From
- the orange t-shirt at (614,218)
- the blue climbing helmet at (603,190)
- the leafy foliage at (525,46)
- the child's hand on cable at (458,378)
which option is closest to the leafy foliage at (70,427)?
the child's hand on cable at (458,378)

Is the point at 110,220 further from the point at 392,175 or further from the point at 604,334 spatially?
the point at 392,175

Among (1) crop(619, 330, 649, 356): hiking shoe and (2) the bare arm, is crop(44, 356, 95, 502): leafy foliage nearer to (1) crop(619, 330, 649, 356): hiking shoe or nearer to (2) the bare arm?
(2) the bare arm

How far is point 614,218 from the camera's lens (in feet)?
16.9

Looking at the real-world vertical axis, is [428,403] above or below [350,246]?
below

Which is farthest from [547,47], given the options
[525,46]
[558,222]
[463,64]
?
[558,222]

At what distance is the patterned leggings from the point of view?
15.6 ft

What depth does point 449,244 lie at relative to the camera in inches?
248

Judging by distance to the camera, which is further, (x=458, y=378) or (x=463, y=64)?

━━━━━━

(任务要求):
将上面的全部记录逐行整理成 Markdown 表格，空行不计入。表格设两列，列名分别为“行号”和“内容”。

(练习作答):
| 行号 | 内容 |
|---|---|
| 1 | From |
| 2 | - the orange t-shirt at (614,218) |
| 3 | - the blue climbing helmet at (603,190) |
| 4 | - the leafy foliage at (525,46) |
| 5 | - the child's hand on cable at (458,378) |
| 6 | which option is closest to the leafy foliage at (70,427)? |
| 7 | the child's hand on cable at (458,378) |
| 8 | Is the point at 110,220 further from the point at 392,175 or further from the point at 604,334 spatially? |
| 9 | the point at 392,175 |
| 10 | Among (1) crop(619, 330, 649, 356): hiking shoe and (2) the bare arm, is crop(44, 356, 95, 502): leafy foliage nearer to (1) crop(619, 330, 649, 356): hiking shoe or nearer to (2) the bare arm? |
| 11 | (2) the bare arm |
| 12 | How far is point 614,218 from the camera's lens (in feet)? |
| 13 | 16.9 |
| 14 | Looking at the real-world vertical axis, is [428,403] above or below [350,246]? |
| 15 | below |
| 16 | Which is farthest from [547,47], given the options |
| 17 | [525,46] |
| 18 | [558,222] |
| 19 | [463,64] |
| 20 | ? |
| 21 | [558,222] |
| 22 | At what distance is the patterned leggings from the point of view? |
| 23 | 15.6 ft |
| 24 | What depth does point 449,244 lie at relative to the camera in inches? |
| 25 | 248 |
| 26 | Judging by distance to the camera, which is further, (x=458, y=378) or (x=463, y=64)? |